The music video for "Faceshopping", directed by Sophie and Aaron Chan, was released on 4 April 2018. Animated by Esteban Diacono, it was produced by the production company Industry Plant. The visuals used in the video were used as projections for Sophie's live shows prior to its release. A press release accompanying the video's release described it as a continuation of "SOPHIE's examination of materialism and aesthetics on both societal and personal levels with curious distortions of conventional images."

In the music video, a digital replica of Sophie's face is transformed in several ways, such as being cut up, spliced, and distorted. Vrinda Jagota of Paper compared the morphing of her face as being similar to that of clay, while Spins Dale Eisinger referred to its visuals as "the producer's face [getting] chopped and screwed, quite literally" Vivian Yeung of Crack described Sophie's face in the music video as "stretching and inflating with a rubber band elasticity." Images of Sophie's face are intercut with quick shots of beauty products, skin, and iconography inspired by Coca-Cola. The video features flashing lights, with phrases such as "artificial bloom", "hydroponic skin", and "plastic surgery" periodically flashing onscreen.

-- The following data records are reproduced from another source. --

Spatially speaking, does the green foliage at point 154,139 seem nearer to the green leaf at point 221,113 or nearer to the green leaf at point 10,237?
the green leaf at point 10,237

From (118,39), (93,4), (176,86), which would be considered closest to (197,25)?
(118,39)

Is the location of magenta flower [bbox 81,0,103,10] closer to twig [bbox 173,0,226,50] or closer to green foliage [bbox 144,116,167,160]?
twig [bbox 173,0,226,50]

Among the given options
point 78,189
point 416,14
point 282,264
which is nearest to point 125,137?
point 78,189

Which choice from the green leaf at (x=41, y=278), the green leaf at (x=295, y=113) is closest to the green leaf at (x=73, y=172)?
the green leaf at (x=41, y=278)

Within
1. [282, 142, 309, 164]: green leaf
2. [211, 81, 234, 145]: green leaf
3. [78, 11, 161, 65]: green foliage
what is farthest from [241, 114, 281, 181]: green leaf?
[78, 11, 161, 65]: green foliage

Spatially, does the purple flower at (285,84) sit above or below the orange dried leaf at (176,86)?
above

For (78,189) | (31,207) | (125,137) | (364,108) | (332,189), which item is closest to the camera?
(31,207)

Critics generally interpreted the music video for "Faceshopping" as expanding upon the original song's themes. Jagota felt that the music video "drives home the song's exploration of authenticity and personal autonomy in a world that allows and encourages bodily modification." Similarly, Vices Phil Witmer said it "[illustrates] the themes of URL identity and the many facades we present online." He felt that no other artists "—save maybe Arca and other forward-thinking electronic musicians—" were making music videos like Sophie's. Kaltblut Magazine called it one of the best music videos of the week.